▸ **Exercise directions**: In the text about the Alkonost, what happens when the Alkonost's eggs hatch?

The Alkonost is a legendary woman-headed bird in Slavic folklore. Alkonost is more likely an individual character, as was noted in some legends about this bird.

Folklore 
The name of the Alkonost came from a Greek demigoddess whose name was Alcyone. In Greek mythology, Alcyone was transformed by the gods into a kingfisher.

Alkonost makes amazingly beautiful sounds, and those who hear these sounds forget everything they know and want nothing more ever again. She lives in the underworld with her counterpart, the Sirin. The Alkonost lays her eggs on a beach and then rolls them into the sea. When the Alkonost's eggs hatch, a thunderstorm sets in and the sea becomes so rough that it becomes impossible to traverse. She is also the sister of other birds from Slavic mythology, such as Rarog and Stratim. 

According to folk tales, at the morning of the Apple Feast of the Saviour day, Sirin flies into the apple orchard and cries sadly. In the afternoon, the Alkonost flies to this place, beginning to rejoice and laugh. Alkonost brushes dew from her wings, granting healing powers to all fruits on the tree she is sitting on.

▸ **Dataset excerpts**:
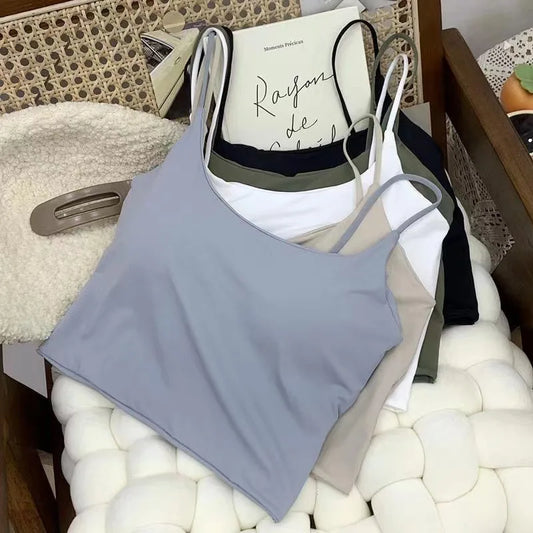 Ice Silk Padded Camisole - Sexy Summer Crop Top & Tube Bra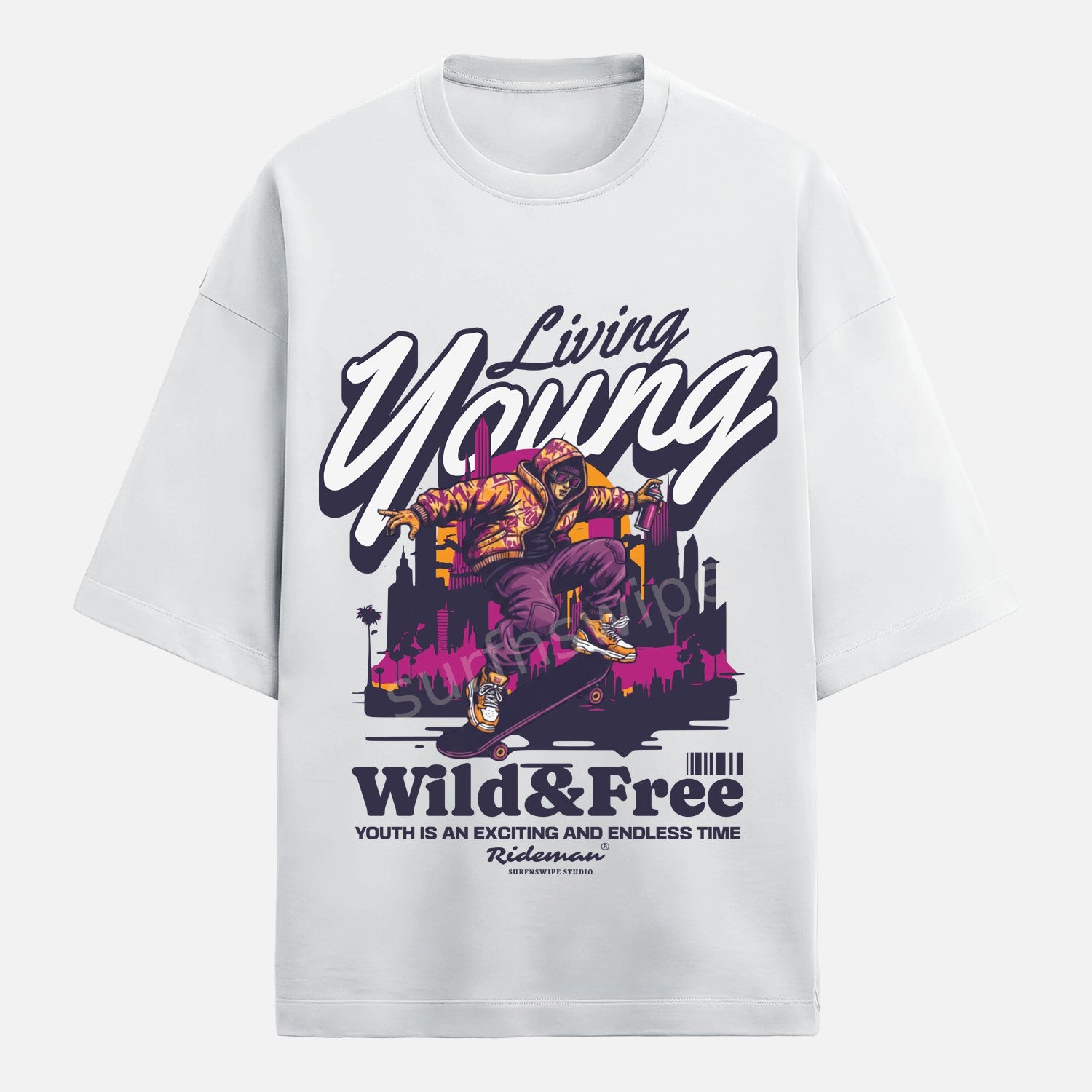 White t-shirt with graphic design featuring a person on a skateboard and text 'Living Young Wild & Free' on a white background.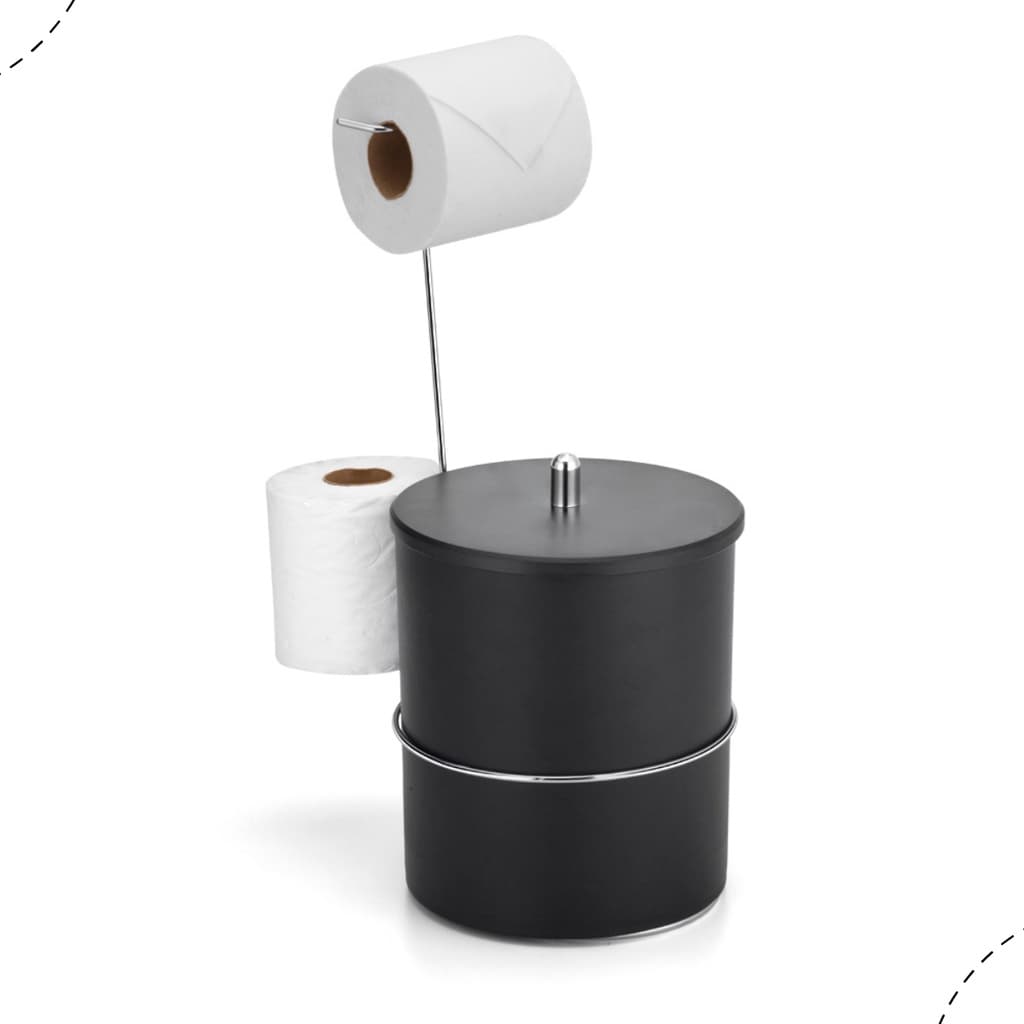 Lixeira de Banheiro com Suporte Para 2 Rolos de Papel Higiênico Organização de Casa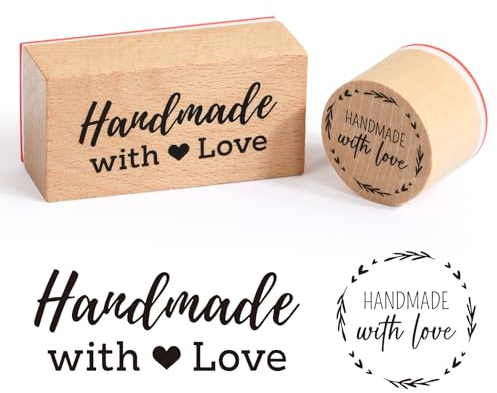 BETESSIN 2Pcs Stempel Holz Handmade with Love Holzstempel Rund Rechteck Handmade Motivstempel Holz Stempelset für Kartenherstellung Geschenkanhänger Scrapbooking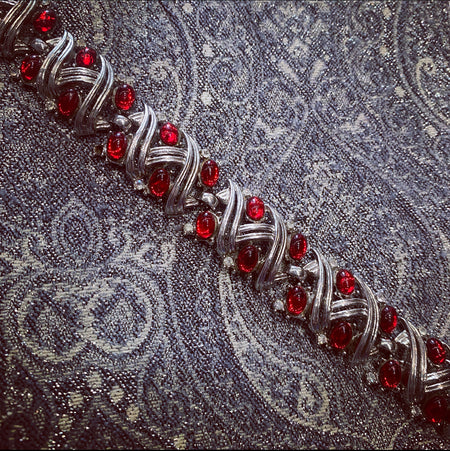 Trifari Red cabuchon Vintage Bracelet - The Hirst Collection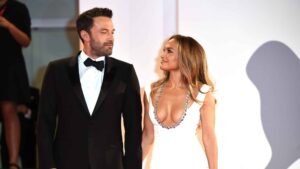 Ben Affleck and Jennifer Lopez attend the red carpet of the movie "The Last Duel" during the 78th Venice International Film Festival on September 10, 2021 in Venice, Italy.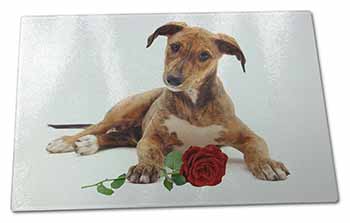 Large Glass Cutting Chopping Board Lurcher Dog with Red Rose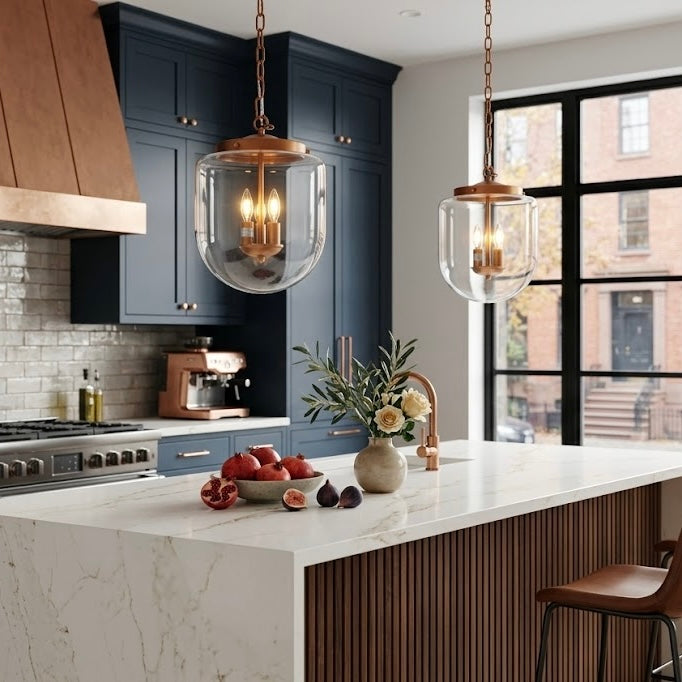 Clarity Pendant Lamp in Coarse Gold and Clear Glass | MidinMod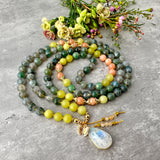 Eternal Renewal Mala Necklace - Moss Agate Orange Calcite Lemon Jade Meditation Beads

▸ **Task answer**: A thunderstorm sets in, and the sea becomes so rough that it becomes impossible to traverse.